I am not a legal academic. I am not a human rights lawyer. I am just a criminal hack. I have been a criminal hack for twenty years. I was a criminal hack before the introduction of the Human Rights Act and have been ever since.
I have never appeared in Strasbourg and (this seems important to many non-lawyers) I have never earned a single penny out of the Human Rights Act.
But this much I do know. Criminals are not routinely acquitted because of the Human Rights Act. They are acquitted because ordinary people, the everyman/woman that Grayling claims to speak for, decide that they should be found not guilty. Sometimes that decision is influenced by incompetency or a lack of funding in the system leading to poor prosecution. I cannot think of a single verdict in the last 14 years that has been as a result of the Human Rights Act.
In all that time, since the HRA was introduced, I have heard the Act quoted in argument a handful of times. More often you hear reference to the fundamental rights it seeks to protect. Things like the right to a fair trial. It will be deployed as a means of persuading the Judge to use her discretion in applying the domestic law. I have never witnessed a Crown Court Judge who felt their hands were tied by a decision of the European Court.
If you read the HRA it simply requires courts to take into account any decision of various aspect of the European Union machinery. Judges in this country are still taking the decisions that matter in the criminal courts of this nation, applying our national laws under the umbrella of protections forged after the Second World War.

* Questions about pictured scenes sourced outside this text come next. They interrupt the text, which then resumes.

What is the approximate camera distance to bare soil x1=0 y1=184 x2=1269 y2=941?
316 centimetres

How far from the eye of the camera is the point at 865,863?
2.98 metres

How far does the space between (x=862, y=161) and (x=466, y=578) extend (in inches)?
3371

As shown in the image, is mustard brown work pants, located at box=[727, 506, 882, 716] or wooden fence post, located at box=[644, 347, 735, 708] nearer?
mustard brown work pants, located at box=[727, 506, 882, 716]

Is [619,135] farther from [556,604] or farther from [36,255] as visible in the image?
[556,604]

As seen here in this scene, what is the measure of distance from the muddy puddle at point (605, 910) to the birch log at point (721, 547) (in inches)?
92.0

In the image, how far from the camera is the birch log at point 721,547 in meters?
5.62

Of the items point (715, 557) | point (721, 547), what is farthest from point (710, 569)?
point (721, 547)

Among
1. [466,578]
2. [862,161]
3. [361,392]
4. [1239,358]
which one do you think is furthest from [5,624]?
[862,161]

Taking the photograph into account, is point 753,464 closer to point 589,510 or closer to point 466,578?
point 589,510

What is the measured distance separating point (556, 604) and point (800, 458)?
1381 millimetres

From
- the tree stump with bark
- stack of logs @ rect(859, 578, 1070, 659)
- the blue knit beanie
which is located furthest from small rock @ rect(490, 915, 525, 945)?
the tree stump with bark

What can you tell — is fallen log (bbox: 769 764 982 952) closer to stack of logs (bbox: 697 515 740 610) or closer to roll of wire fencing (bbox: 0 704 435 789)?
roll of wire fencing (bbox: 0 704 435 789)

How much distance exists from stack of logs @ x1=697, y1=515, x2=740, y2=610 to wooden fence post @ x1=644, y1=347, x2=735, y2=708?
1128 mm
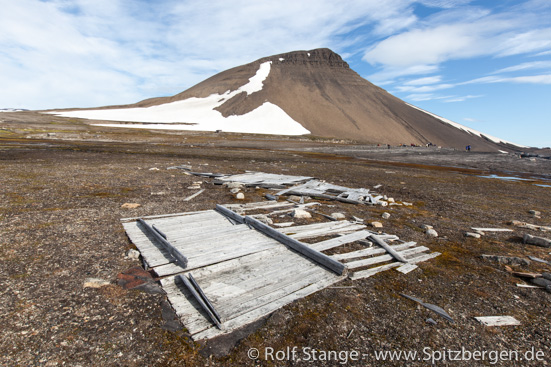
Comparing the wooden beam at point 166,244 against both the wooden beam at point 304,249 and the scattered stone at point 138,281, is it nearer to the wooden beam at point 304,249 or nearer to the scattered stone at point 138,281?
the scattered stone at point 138,281

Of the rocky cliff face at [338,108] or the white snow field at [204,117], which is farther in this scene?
the rocky cliff face at [338,108]

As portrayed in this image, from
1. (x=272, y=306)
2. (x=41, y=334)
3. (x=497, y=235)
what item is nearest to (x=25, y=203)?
(x=41, y=334)

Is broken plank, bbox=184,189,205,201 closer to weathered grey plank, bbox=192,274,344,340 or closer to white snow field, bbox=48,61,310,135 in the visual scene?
weathered grey plank, bbox=192,274,344,340

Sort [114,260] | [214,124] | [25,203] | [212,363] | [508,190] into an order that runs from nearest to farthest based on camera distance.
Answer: [212,363], [114,260], [25,203], [508,190], [214,124]

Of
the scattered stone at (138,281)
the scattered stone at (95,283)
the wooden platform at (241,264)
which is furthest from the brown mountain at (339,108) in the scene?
the scattered stone at (95,283)

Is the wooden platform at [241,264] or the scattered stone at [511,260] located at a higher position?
the scattered stone at [511,260]

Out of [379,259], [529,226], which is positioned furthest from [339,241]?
[529,226]

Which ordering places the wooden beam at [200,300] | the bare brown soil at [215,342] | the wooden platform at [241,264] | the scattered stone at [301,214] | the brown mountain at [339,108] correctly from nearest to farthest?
the bare brown soil at [215,342] → the wooden beam at [200,300] → the wooden platform at [241,264] → the scattered stone at [301,214] → the brown mountain at [339,108]

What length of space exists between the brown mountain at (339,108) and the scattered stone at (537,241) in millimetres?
128231

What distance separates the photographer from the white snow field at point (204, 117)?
129250mm

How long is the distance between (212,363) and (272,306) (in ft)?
4.76

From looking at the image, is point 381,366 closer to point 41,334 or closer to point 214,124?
point 41,334

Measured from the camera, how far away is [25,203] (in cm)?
1052

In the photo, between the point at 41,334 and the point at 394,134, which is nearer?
the point at 41,334
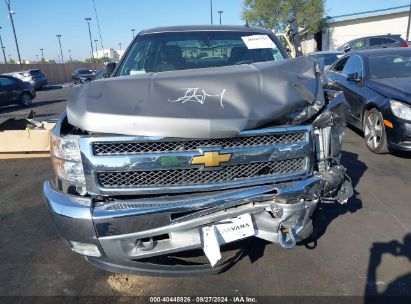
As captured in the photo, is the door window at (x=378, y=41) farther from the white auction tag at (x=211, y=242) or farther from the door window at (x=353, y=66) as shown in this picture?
the white auction tag at (x=211, y=242)

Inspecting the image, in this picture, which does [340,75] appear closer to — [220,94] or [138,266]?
[220,94]

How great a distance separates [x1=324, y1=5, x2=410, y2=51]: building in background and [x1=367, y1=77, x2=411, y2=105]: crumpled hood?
25398 millimetres

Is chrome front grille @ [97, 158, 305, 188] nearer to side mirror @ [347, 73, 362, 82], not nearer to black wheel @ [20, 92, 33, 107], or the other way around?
side mirror @ [347, 73, 362, 82]

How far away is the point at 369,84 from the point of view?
607 centimetres

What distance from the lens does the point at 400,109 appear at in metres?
5.12

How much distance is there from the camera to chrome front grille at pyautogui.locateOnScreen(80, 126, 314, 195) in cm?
233

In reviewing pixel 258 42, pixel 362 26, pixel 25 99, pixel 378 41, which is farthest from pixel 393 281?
pixel 362 26

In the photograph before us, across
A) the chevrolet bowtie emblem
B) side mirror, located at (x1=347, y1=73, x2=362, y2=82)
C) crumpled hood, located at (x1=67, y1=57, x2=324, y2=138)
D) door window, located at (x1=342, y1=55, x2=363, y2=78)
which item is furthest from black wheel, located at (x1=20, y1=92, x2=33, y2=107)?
the chevrolet bowtie emblem

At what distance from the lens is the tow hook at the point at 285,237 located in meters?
2.54

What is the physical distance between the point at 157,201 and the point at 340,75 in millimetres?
6299

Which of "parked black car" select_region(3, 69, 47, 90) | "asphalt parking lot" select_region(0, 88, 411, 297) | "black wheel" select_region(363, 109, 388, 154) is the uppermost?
"black wheel" select_region(363, 109, 388, 154)

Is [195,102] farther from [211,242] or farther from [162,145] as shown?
[211,242]

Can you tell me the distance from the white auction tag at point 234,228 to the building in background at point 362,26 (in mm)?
30054

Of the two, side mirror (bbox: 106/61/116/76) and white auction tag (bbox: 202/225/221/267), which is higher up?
side mirror (bbox: 106/61/116/76)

So I ask you, just what is wrong with that?
I appreciate that there are instances when the general public feel that human rights lead to some startling outcomes. These rarely occur within the sphere of strictly criminal law. They may sometimes happen with matters ancilicary to criminal law, such as the deportation of foreign criminals. I am afraid these are exactly the sort of situations when courts do something unpopular because it is the right, not necessarily the popular, thing to do.
It is important that the courts are there to protect the rights of every individual that comes before them. It is right that we all know what those fundamental rights are.
If there is a need to make some refinements then these should be carefully though through revisions rather than declarations of abolishing, repealing and abandoning. The Conservative proposals have an element of the Emperor’s new clothes about them as described by Carl Gardner in his blog. What is not required is a campaign that seems to suggest human rights are a bad thing.
The proposals contain some preposterous elements. There is a suggestion that the fundamental rights may apply in matters that are serious but not when the matter is trivial. Who decides that? Why does the right to a fair trial depend on whether something is trivial or serious? The idea that we should withdraw from the Convention? That is withdrawing from the EU. Without referendum but as a fit of pique. Politics of the playground.
The language of the proposals and the way they are framed play upon and accentuate every single misconception about human rights and the courts. It is irresponsible. It is misleading. It is reprehensible.
Do I think that junking the Human Rights Act will stop Judges doing the right thing? No I do not. Do I think it is a ridiculous, ill informed policy proposal designed to pander to a certain sector of the electorate? Absolutely. What would I rather happen? I would rather the Government respected human rights more than they do, and that they demonstrated to the people of this nation that human rights are to be cherished, not decried.